Chiang Dao National Park covers an area of some eleven hundred square kilometres, close to the border with neighbouring Myanmar. The park comprises the vast Chiang Dao forest, the Mae Fang watershed, and the districts of Wiang Haeng and Chai Pra Karn. The park holds a myriad of flora and fauna.
It's limestone mountains provide sparkling streams that eventually give birth to the mighty Mae Ping and Mae Taeng rivers. The park's highest peak, is Doi Kum Fa, soaring more than eighteen hundred metres above sea level. The climate atop the ridge, as one would expect, is cool the year round. The area enjoys three seasons, each in its own way, a pleasure to the visitor.
May to September is the wet season, when the annual monsoon visits hilltop and valley alike. As a hill-walker, I favour this season, bringing as it does the many shades of green to accompany a cool and fragrant atmosphere. Winter falls, generally, between October and February, bringing with it an explosion of colour as the many and varied plants of the season burst into life. The summer, brief as it may seem, holds its own special warmth through March and April; I must say what a comfort it is while sitting on a high ridge overlooking verdant valleys at this time of the year in the sure and certain knowledge that elsewhere in the world my fellow man is bracing himself against the biting winds of march and the inevitable dampness of April.
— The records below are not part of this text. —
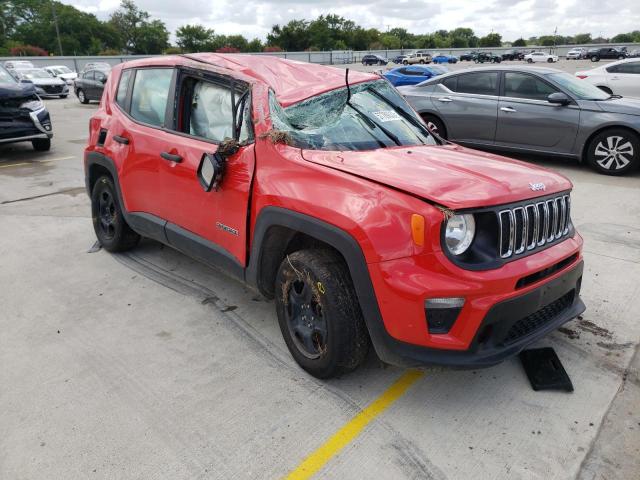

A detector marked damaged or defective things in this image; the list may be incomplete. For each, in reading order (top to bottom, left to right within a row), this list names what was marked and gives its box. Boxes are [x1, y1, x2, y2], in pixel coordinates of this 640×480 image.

damaged windshield [268, 79, 438, 150]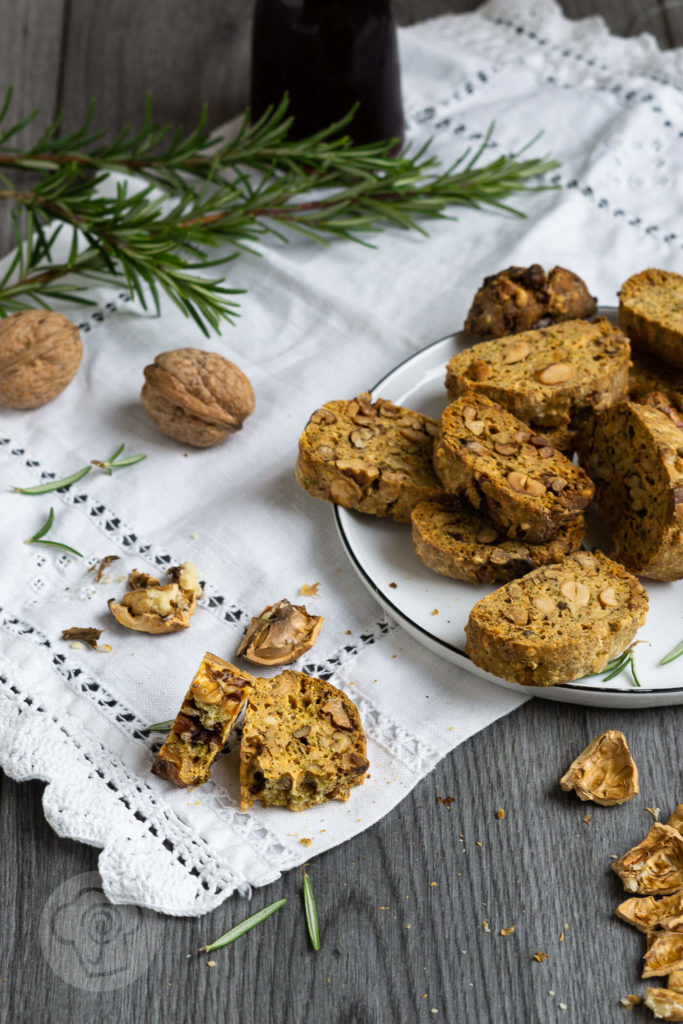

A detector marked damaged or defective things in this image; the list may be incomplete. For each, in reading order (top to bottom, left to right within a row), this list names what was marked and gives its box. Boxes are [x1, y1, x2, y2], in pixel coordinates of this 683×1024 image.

broken cantuccini piece [108, 560, 202, 632]
broken cantuccini piece [560, 732, 640, 804]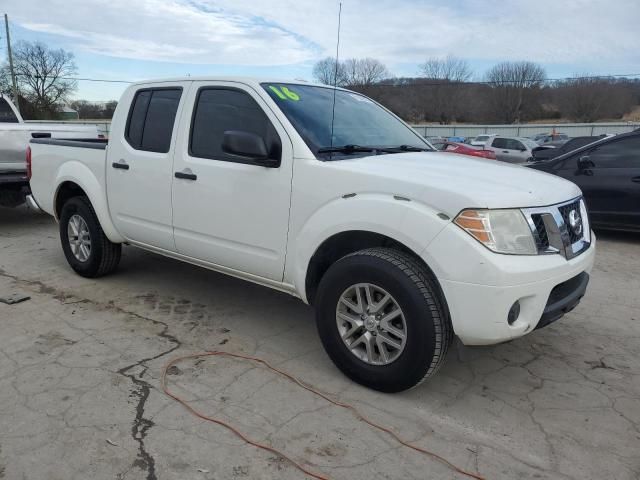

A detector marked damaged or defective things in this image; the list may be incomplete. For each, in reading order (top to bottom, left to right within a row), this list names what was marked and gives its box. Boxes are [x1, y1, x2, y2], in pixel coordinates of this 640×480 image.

What I admire most about time spent in the Chiang Dao Park is the variety of flora and fauna to be enjoyed. Don't get me wrong-we country folk are extremely welcoming and friendly, whatever the season, and you will be more than welcome to share a mug of herbal tea and a snack should you cross my path. Climbing the hillsides one crosses tree lines as diverse as pine, malibar , ironwood, cinnamon, Burmese ebony and Tabak. As to the fauna, there are wild boar, porcupine, civets, squirrels, chipmunks and many species of birds and reptiles. Crossing a river, or stream, one is often confronted by a fabulous selection of colourful and melodious toads and frogs.
You will have gathered by this juncture that the Chiang Dao is hardly a place for the day-tripper. And so it is that a large and varied assortment of accommodation is available within and around the park .From the super-luxurious hotels on the fringes of the park, to the wild and adventurous establishments scattered throughout its glorious terrain, there exists a choice to suit both the pioneer and the hedonist.
Photographers should stock up with all speeds of colour and black and white film. Around every corner is a breathtaking vista unlikely to be repeated in your lifetime.
There exists a magnificent two and a half kilometer nature trail that takes the average hiker some two hours to complete. Well alright, if you are a member of the special forces you will cover the ground in fifty minutes, with a ninety kilo backpack, and eat a raw stoat at the trail's end. But for those of us who desire the simple pleasure of being at one with nature, two hours will serve just fine, thank you very much. Thie trail winds through a mixture of deciduous forest, across gently undulating slopes. As aforementioned, you can luxuriate in the ample range of hotels surrounding this magnificent park; but if you want to talk with the animals, or listen to the night wind sifting though the forest, either book one of the five sturdy bungalows, each capable of catering for up to 20 persons, or rent a tent and sleep under the stars.
I hope you realize that I have given but a brief description of just one of the eighteen magnificent National Parks in our region. It could take many of you a lifetime to explore them all; what a lovely prospect, eh?